- Episode no.: Season 35 Episode 1
- Directed by: Steven Dean Moore
- Written by: Cesar Mazariegos
- Production code: OABF18
- Original air date: October 1, 2023

Episode chronology
| ← Previous "Homer's Adventures Through the Windshield Glass" | Next → "A Mid-Childhood Night's Dream" |
- The Simpsons season 35

= Homer's Crossing =

"Homer's Crossing" is the season premiere of the thirty-fifth season of the American animated television series The Simpsons, and the 751st episode overall. It aired in the United States on Fox on October 1, 2023. The episode was directed by Steven Dean Moore and written by Cesar Mazariegos.

In this episode, Homer becomes a crossing guard but begins to abuse his powers. The episode received positive reviews.

== Plot ==
When Otto disappears with the school bus after taking drugs, a meeting is held to decide whether to force parents to drive their children to school or let them walk. They choose to let the children walk to school, and Homer accidentally volunteers to become a crossing guard. At the power plant, Homer realizes that his workstation is fake because his co-workers do not trust his skills. On his first day as a crossing guard, the children laugh at him, but he saves Ralph from being run over in the street.

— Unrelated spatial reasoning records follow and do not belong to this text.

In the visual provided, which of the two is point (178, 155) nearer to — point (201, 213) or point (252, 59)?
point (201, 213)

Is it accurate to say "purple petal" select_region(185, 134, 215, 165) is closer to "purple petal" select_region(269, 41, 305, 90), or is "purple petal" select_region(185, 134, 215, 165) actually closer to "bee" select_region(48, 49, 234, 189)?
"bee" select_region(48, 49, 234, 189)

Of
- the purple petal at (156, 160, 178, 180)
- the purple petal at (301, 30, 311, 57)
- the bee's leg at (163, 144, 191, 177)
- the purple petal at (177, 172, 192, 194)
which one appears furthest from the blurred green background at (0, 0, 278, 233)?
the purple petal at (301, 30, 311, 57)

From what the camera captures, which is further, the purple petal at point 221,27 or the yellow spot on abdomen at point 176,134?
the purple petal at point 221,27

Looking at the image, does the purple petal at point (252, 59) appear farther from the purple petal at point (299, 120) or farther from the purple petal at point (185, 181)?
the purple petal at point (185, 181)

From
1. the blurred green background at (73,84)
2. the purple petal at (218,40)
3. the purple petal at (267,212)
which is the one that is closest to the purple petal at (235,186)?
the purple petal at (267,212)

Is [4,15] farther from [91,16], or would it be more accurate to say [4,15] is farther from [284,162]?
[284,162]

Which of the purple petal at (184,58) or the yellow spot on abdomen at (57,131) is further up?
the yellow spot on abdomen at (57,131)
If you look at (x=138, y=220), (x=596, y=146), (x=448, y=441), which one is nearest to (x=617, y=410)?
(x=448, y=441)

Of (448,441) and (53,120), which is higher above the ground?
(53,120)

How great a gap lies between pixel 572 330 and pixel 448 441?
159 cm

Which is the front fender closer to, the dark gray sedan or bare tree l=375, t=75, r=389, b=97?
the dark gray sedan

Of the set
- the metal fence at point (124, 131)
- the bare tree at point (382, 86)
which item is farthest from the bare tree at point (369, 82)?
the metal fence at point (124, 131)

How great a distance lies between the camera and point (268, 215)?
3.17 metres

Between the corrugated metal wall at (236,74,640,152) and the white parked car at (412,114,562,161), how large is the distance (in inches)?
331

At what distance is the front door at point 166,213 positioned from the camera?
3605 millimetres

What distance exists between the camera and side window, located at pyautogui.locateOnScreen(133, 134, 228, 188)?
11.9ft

Homer becomes a hero for saving Ralph, and Mayor Quimby gives Homer funding for himself and to hire more people. Homer's team begins to control the crosswalk, preventing anyone, including Chief Wiggum, from crossing without their permission. One day, when several major events at Springfield Elementary School happen at once, the crossing guards cannot handle the chaos. At a town meeting, Homer claims that he can prevent the issue from happening again by receiving more funding. Although Chief Wiggum protests, Quimby agrees with Homer.

Homer begins to buy weapons and demands free meals from restaurants. When Quimby tries to reduce the crossing guard budget, Homer threatens Quimby. Wiggum and the police decide to fight Homer and the crossing guards in the street. However, Otto returns and hits Homer with the school bus. The police decline to arrest Otto. In the hospital, Lisa hopes that Homer learns from the experience.

== Production ==
The episode was previewed in a lengthy trailer for Season 35 on September 11, 2023.

==Release==
The episode aired simultaneously in the United States in all time zones at 8 PM ET/5 PM PT.

== Reception ==

=== Viewing figures ===
Leading out of an NFL doubleheader, the episode earned a 1.1 rating with 3.58 million viewers, which was the most-watched show on Fox that night.

=== Critical response===
John Schwarz of Bubbleblabber gave the episode a 7 out of 10, he liked the gags and a fight scene similar to one from Anchorman: The Legend of Ron Burgundy (2004) but criticized the perceived decline of Julie Kavner's Marge Simpson and Harry Shearer's Otto voices.

Michael Boyle of /Film thought the episode was an entertaining way to comment on the topic of police funding. He highlighted the scene where Mayor Quimby gives more money to Homer in order to fix the crossing guard issues.

John Anderson of The Wall Street Journal liked the episode's dialog and visual jokes. He pointed out the meeting of the two qualities with the joke about the "Brunchhausen by Loxy" restaurant.